This info was particularly helpful for the facilitators and in course design/development. We found that a significant percentage of the learners completed this form.

Don Bolen

Anonymous said...

I have never liked Kirkpatrick's Model and I've been in the ISD field for over 30 years.

The problem that I face is how to make the most of it when you are forced do to so by your client.

The solution is to use whatever you think will do a better job, and then shoehorn it into one of the four levels.

For starters, the whole notion of "Satisfaction" as a desirable outcome is one big bag of baloney. Measuring "Satisfaction" is probably the most meaningless exercise that educators and trainers can do because it does not assess ability or desire to learn.

It's an amorphous, "feel-good" measure that has no direct application to subsequent behavior.

Like, if the food at a restaurant sucks, or the silverware is dirty, who is going to care if the service was great?

I have had great instructors teaching sucky courses, and I've had sucky instructors teaching great courses.

The bottom line is still, "What the heck did I actually learn, and can I use it in my career?"

Sreya Dutta said...

Thanks Jane this is very useful and much of the kind of information I was looking for.

I set up a post to gather more about what people think on my blog.


Jason Willensky said...

Great piece, Jane. My clients rarely question Kirkpatrick. Of course, they don't question learning styles, either.

Jason Willensky said...

Here's a link to Brinkerhoff's material on Success Case, evaluation, and training from the 2003 ASTD conference(PDF):

Leslie Allan said...

Hello Jane. Thanks for a thought provoking piece. I do think you are a bit harsh on Kirkpatrick in a couple of places. I see his taxonomy as not just inviting evaluation at the end of the course. If it is a long program, evaluations at Levels 1, 2 and 3 can identify weak points in the program that can be fixed whilst the program is being rolled out.

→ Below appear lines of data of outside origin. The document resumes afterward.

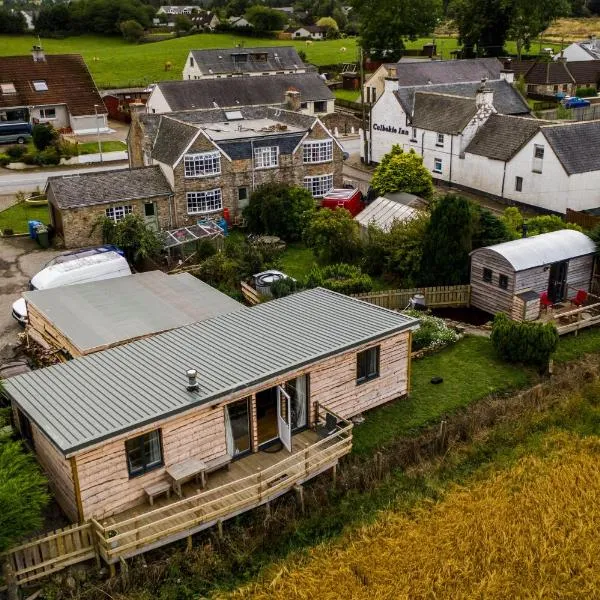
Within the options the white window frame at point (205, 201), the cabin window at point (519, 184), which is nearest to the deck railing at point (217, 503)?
the white window frame at point (205, 201)

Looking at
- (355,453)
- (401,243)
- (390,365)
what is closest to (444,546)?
(355,453)

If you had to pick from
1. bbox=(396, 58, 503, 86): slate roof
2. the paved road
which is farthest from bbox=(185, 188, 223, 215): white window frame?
bbox=(396, 58, 503, 86): slate roof

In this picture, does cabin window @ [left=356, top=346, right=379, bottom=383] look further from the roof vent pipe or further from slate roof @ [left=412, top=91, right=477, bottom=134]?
slate roof @ [left=412, top=91, right=477, bottom=134]

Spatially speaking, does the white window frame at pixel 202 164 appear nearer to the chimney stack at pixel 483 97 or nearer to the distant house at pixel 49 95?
the chimney stack at pixel 483 97

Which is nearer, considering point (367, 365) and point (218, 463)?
point (218, 463)

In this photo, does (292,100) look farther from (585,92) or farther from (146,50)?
(146,50)

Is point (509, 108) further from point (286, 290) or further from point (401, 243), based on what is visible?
point (286, 290)

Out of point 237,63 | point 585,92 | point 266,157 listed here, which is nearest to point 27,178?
point 266,157
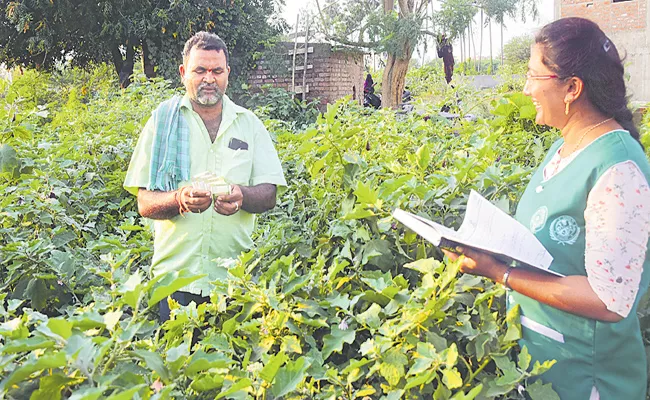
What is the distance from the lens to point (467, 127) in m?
3.49

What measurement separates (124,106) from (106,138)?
1.99m

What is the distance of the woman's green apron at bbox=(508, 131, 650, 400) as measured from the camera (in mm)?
1434

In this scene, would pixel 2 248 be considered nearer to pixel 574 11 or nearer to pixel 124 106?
pixel 124 106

Secondly, the linear causality implied by the taxonomy is a form of "necessary" causality and not "sufficient" causality. What it is saying is that if you want trainees to apply the learning at (Level 3), then they will need to actually learn the material first (Level 2). It makes the simple point that you cannot apply what you have not learned. I think it is a misreading of Kirkpatrick to say that it says that learning at Level 2 necessarily leads to application at Level 3. If you read his writings and that of his son Jim, you will see that they urge the opposite. Kirkpatrick is entirely consistent with a systems model of organizational behaviour, and I think helps us understand the linkages. In that sense, it helps us understand the organizational context of training efforts and not mask them.

Leslie Allan
Author: Training Evaluation Toolkit

Donald Clark said...

Jane, you asked for our $.02 worth on Twitter...

I quite agree with Leslie. I also agree with you on using it as a backwards planning model. If you use it that way, then it is a breeze to actually evaluate with once you move forward and implement the program.

The only part of the model that I find fault with is the Reaction part. When a learning platform is delivered, rather it be elearning, classroom training, social, or blended, the learner has to make a decision as to whether he or she will pay attention to it. If the goal or task is judged as important and doable, then the learner is normally motivated to engage in it (Markus, Ruvulo, 1990). However, if the task is presented as low-relevance or there is a low probability of success, then a negative effect is generated and motivation for task engagement is low.

Thus, reaction should go deeper than smiley sheets, that is it should be used to evaluate if the program is actually going to benefit the learners and if it meets Markus and Ruvulo's two tests.

Someone noted that the customers don't want to hear about the different levels. I agree, but the first three levels should be used as formative evaluations to improve the learning platform while it is in progress. The last one or two levels may be used as summative evaluations to judge its worth.

At times you don't even need level four. For example, if I train employees to perform a new process, I only have to ensure they can perform at level three (perform the new process) as it is up to the creators of the new process to prove its worth.